Federal officials are asking for help with implementing a new law that could let investment advisors who work with retirement plan participants collect different levels of compensation based on the products that the plan participants select. The Employee Benefits Security Administration, an arm of the U.S. Department of Labor, has put out requests for information about how it should go about implementing provisions of the new federal Pension Protection Act that will make it easier for 401(k) plans and other retirement plans to supply investment advice.

One of the requests for information applies specifically to advisors who work with holders of individual retirement accounts, and the other applies to advisors who work with participants in 401(k) plans and other defined contribution retirement plans.

EBSA officials are asking what kinds of investment advice computer models exist today, what kinds of models could exist, and how to handle matters such as fee disclosure and determining whether a model meets PPA requirements.

“What economic costs and benefits are associated with the use of the computer model/program for providing investment advice, including changes in investment performance and in retirement wealth due to the provision of such advice?” EBSA officials ask. “What are the indirect costs and benefits, such as impact on markets for financial services, including investment advice services, and impact on financial markets, including demand for and pricing of securities?”

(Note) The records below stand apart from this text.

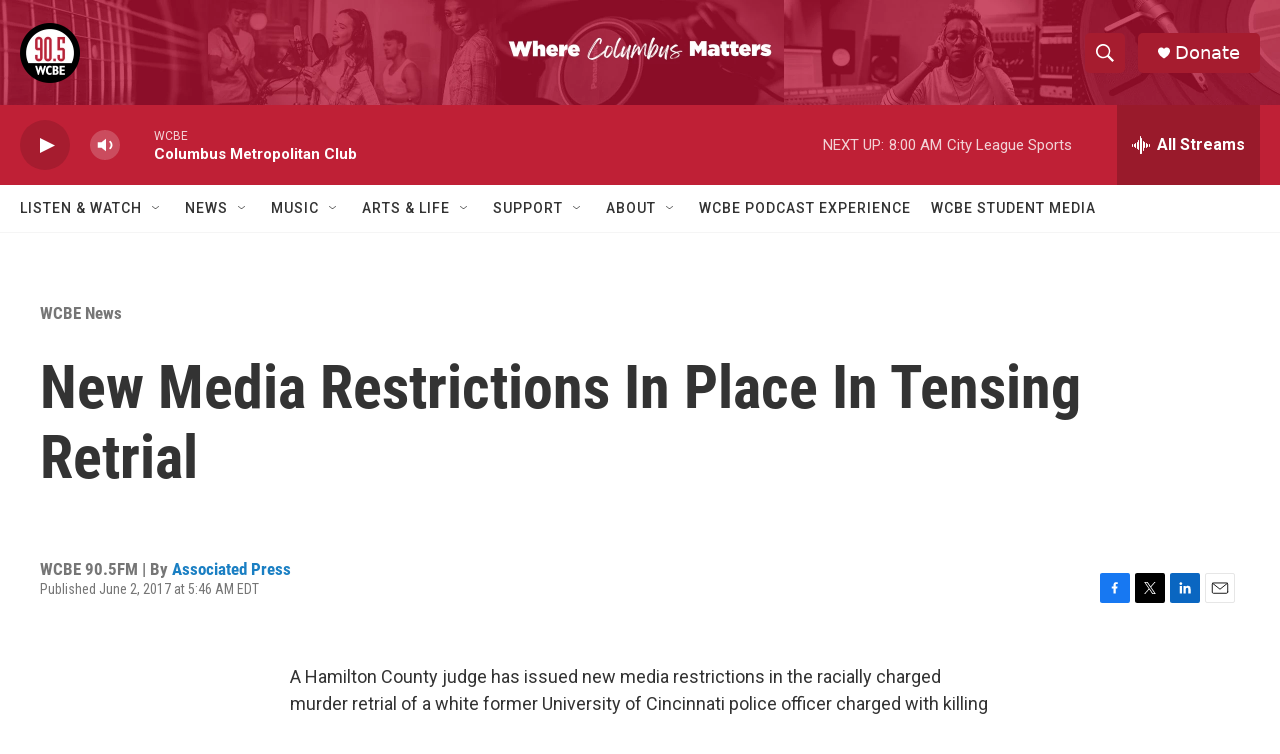

--- FILE ---
content_type: text/html; charset=utf-8
request_url: https://www.google.com/recaptcha/api2/aframe
body_size: 266
content:
<!DOCTYPE HTML><html><head><meta http-equiv="content-type" content="text/html; charset=UTF-8"></head><body><script nonce="tudejnlRTWHDYen4m3T9wA">/** Anti-fraud and anti-abuse applications only. See google.com/recaptcha */ try{var clients={'sodar':'https://pagead2.googlesyndication.com/pagead/sodar?'};window.addEventListener("message",function(a){try{if(a.source===window.parent){var b=JSON.parse(a.data);var c=clients[b['id']];if(c){var d=document.createElement('img');d.src=c+b['params']+'&rc='+(localStorage.getItem("rc::a")?sessionStorage.getItem("rc::b"):"");window.document.body.appendChild(d);sessionStorage.setItem("rc::e",parseInt(sessionStorage.getItem("rc::e")||0)+1);localStorage.setItem("rc::h",'1768652472617');}}}catch(b){}});window.parent.postMessage("_grecaptcha_ready", "*");}catch(b){}</script></body></html>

Comments are due Jan. 30, 2007.

EBSA officials are interested in investment advice computer models because the PPA lets advisors offer plan members advice under 2 conditions: if the advisors’ compensation does not depend on either the initial amount of assets or on the investment options that the plan members choose, or if the advice program uses a “computer model” that meets PPA requirements.

If the Labor Department decides that a financial services company is using an investment advice computer model that meets PPA requirements, the advisor may be able to collect levels of compensation tied to the investment options that plan participants select.